▸ **DATA BLOCK**
****************************************

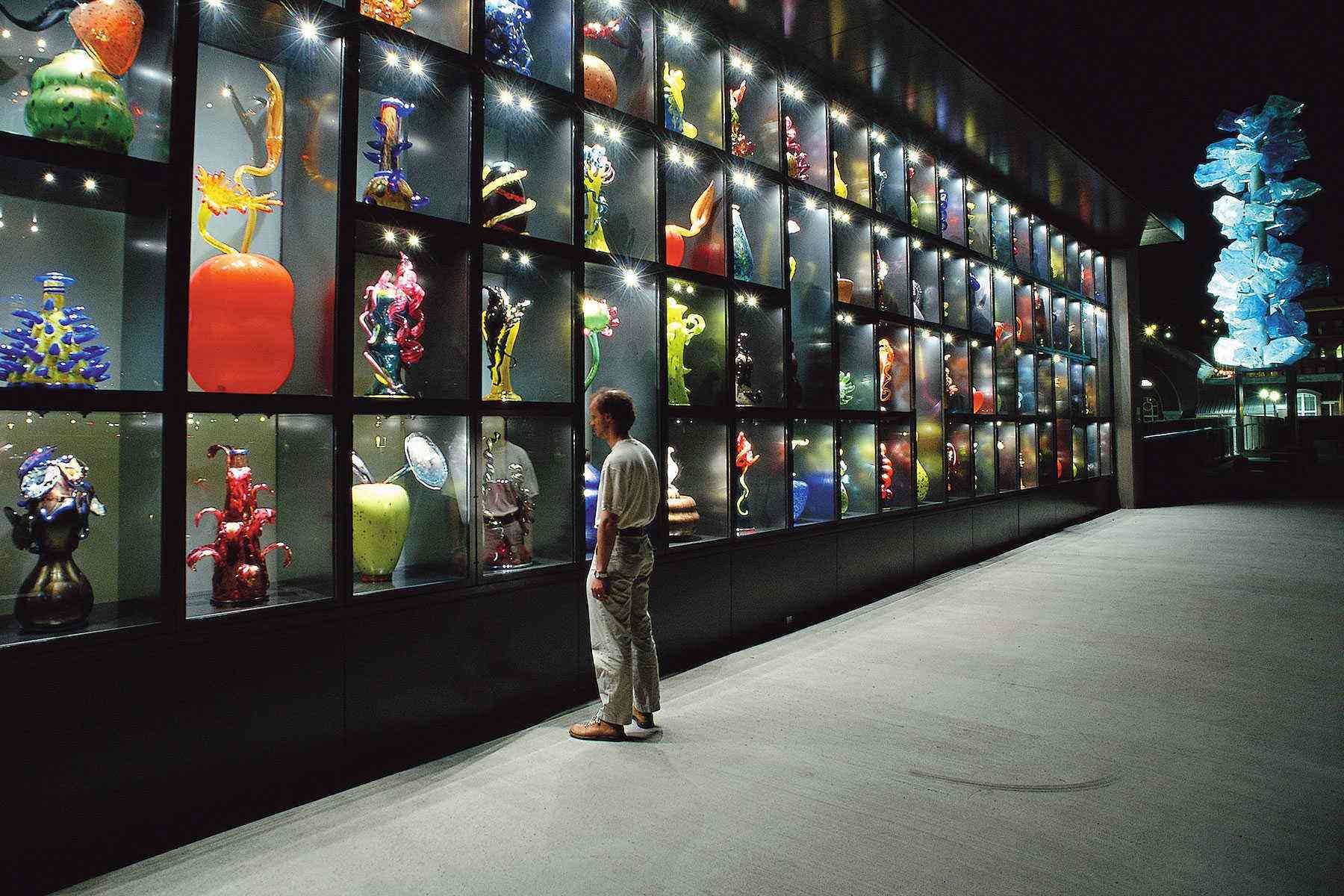 Chihuly-Tacoma-Museum-of-Glass-1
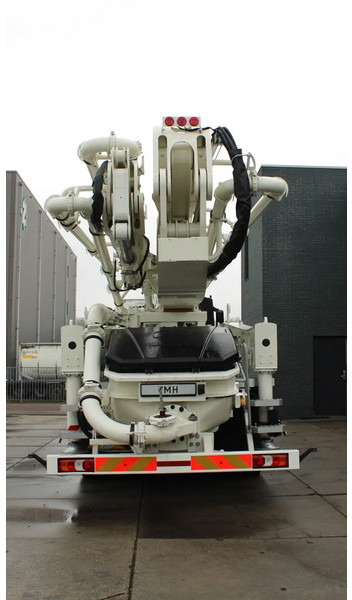 Mercedes-Benz Arocs 4140 8x4 Sany SY43 Concrete pump Build by Putzmeister - Betona sūknis: foto 4 Mercedes-Benz Arocs 4140 8x4 Sany SY43 Concrete pump Build by Putzmeister - Betona sūknis: foto 4
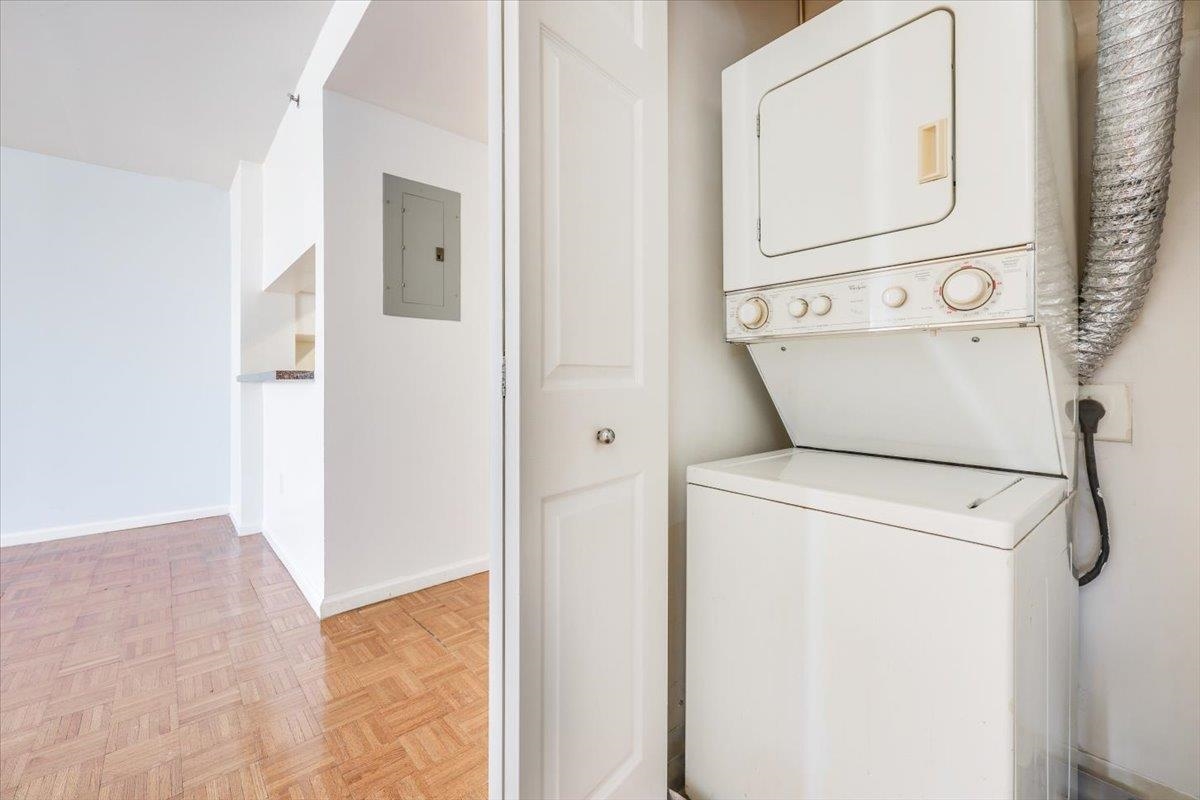 1 2ND ST Unit: 2408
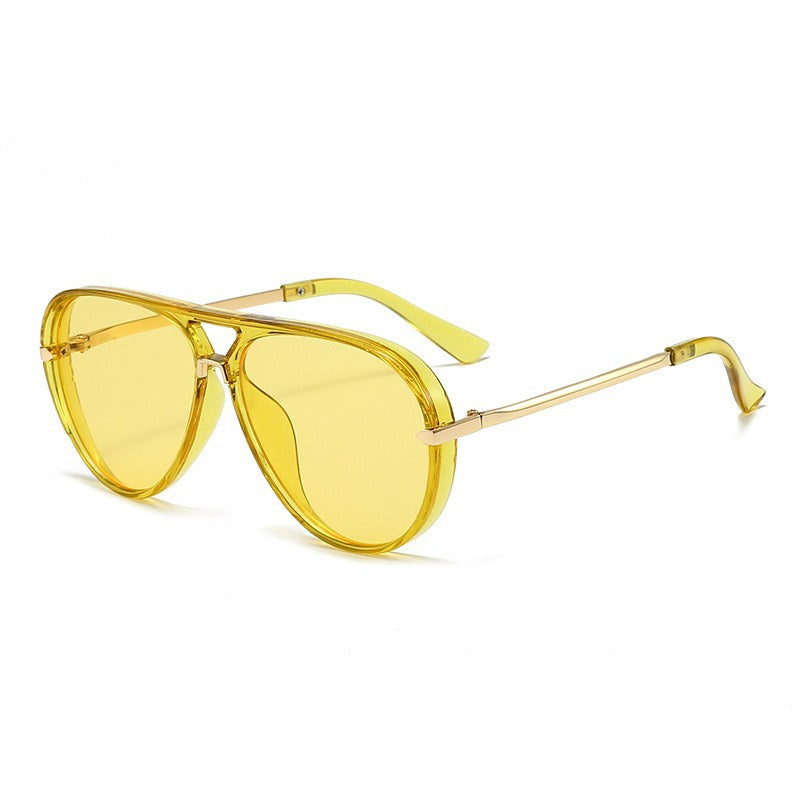 Women's summer accessory: stylish pilot sunglasses with a sleek frame & UV protection.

****************************************

▸ **EXERCISE PROMPT**
Recreate the listing above word for word, dropping each picture it contains.

▸ **RESPONSE AREA**
 Chihuly-Tacoma-Museum-of-Glass-1
 Mercedes-Benz Arocs 4140 8x4 Sany SY43 Concrete pump Build by Putzmeister - Betona sūknis: foto 4 Mercedes-Benz Arocs 4140 8x4 Sany SY43 Concrete pump Build by Putzmeister - Betona sūknis: foto 4
 1 2ND ST Unit: 2408
 Women's summer accessory: stylish pilot sunglasses with a sleek frame & UV protection.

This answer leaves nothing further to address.